__Tasks to complete__.
1. In the credit score article, what range do FICO credit scores cover?
2. Pick up the credit score article after its last line and write what follows.

====== Source text ======

How easily you can do all this is tied to one thing: your credit score. In this article, we’ll be talking about WHY credit score is important and HOW to build a good score.



Although credit score is more relevant in the United States, good credit habits can only help you stay strong financially, especially if you’re a freelancer or small business owner!


The Quick And Clean Of Credit Score


Credit score simply means: Are you worth lending money to? Do you pay it back on time?


Score comes into play when applying for insurance, loans, credit cards, homes, phones, and even jobs.


Companies use the score as a baseline measurement so it’s a good idea to keep it in the green.


What is a good credit score?


Used predominantly in the US, FICO (Fair Isaac Corporation) credit scores range from 300 to 850.


In general, the scores are tiered as follows:


table of fico scores with ratings


The scores are calculated with the following weights:


how is fico score calculated

Image from


Looks complicated? Not really! Essentially, you want:


  1. A score of 670 or more
  2. That is gained through 6 months or more of effort


Luckily we have a few ways to get you to that level. Read on!


Why you need a good credit score


As we’ve mentioned, 670 and up is good.


It means you are less likely to have problems in applying for credit-oriented financial products:


  • Need a bank loan? You may qualify easily and get better rates.

====== Data supplied ======

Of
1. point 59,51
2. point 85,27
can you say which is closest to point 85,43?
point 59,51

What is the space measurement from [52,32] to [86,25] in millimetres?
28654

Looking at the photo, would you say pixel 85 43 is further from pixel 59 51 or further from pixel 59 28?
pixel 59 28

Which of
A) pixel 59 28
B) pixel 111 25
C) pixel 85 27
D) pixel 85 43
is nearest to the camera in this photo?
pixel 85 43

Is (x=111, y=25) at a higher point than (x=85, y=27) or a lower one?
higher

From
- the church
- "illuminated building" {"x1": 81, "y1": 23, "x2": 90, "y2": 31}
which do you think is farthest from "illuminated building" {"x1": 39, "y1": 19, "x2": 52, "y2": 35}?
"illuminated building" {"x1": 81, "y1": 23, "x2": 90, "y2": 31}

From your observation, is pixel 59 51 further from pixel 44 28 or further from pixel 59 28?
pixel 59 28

======
====== Data supplied ======

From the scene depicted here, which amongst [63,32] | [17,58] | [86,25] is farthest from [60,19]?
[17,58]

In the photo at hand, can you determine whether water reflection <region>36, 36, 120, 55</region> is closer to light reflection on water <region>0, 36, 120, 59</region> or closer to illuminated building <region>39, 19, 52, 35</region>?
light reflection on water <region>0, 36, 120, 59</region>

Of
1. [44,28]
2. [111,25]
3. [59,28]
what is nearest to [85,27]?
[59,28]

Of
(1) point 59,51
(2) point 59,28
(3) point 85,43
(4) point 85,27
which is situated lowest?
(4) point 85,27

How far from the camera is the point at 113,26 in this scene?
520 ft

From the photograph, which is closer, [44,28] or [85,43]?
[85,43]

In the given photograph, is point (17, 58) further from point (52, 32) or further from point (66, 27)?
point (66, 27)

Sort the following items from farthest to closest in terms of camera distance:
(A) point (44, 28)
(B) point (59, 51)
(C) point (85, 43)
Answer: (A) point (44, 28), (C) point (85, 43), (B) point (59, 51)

======
====== Data supplied ======

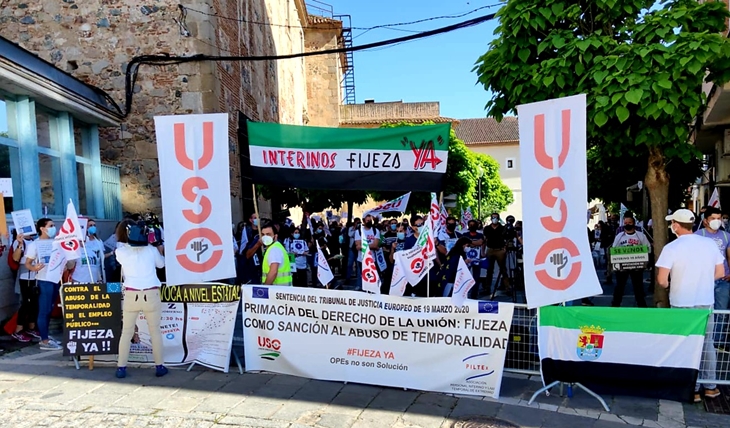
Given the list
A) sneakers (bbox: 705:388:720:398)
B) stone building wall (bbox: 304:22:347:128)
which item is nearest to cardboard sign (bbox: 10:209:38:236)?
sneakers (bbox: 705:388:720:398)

======

__Exercise results__.
1. FICO credit scores range from 300 to 850.

2.
  • New credit card? Applications are easy and you can get better cards.
  • Want to rent an apartment? Confident landlords may require smaller deposits.


If you’re a freelancer used to being paid in cash and lacking a paper trail, a nonexistent or bad score will deny you many of these opportunities outright, which will certainly put a crimp in both lifestyle and growth.


Here are some examples of what can happen with bad scores:


  1. Many credit card companies require a FICO score of 670 for new applicants.
  2. A conventional loan needs a score of 620, with higher interest charges or upfront deposits for lower scores.
  3. You may find it difficult to rent a home due to lack of history.
  4. Bad scores mean higher car and health insurance premiums.
  5. Even getting a phone or salaried job can be more difficult!


Now you see how a bad score can become an exponentially more expensive and troublesome problem.


You could run away from bad credit, but that’s not the easiest thing to do, either.


How do I check my credit score?


Check credit score

Check your credit score to help keep it in the green.


There are 3 ways to get your credit score:


  1. Your credit card, bank, or loan company may list your score in your statements.
  2. You can buy credit scores directly from credit bureaus like Equifax, Experian, and TransUnion.
  3. You can Google for sites that give free credit scores – results will vary.


How fast is credit built?


In the world of credit score, “fast” is about 3 to 6 months, while most scores take a year or more to get to.


Look out for “Scorebuilder Tips” throughout this blog for method-specific advice on maxing score building.


Now – let’s get on with the actual advice!



How To Build Credit WITH A Credit Card


The easiest way to build a credit history (aka score) is with a credit card! Duh.


But what’s the best way to do it?


1. Pay your bills on time, every time


From FICO’s chart, payment history has a 35% weight in score calculation.


This means paying your debts on time, every time, impacts your score the most. If you miss a payment, it will make a huge dent in your score.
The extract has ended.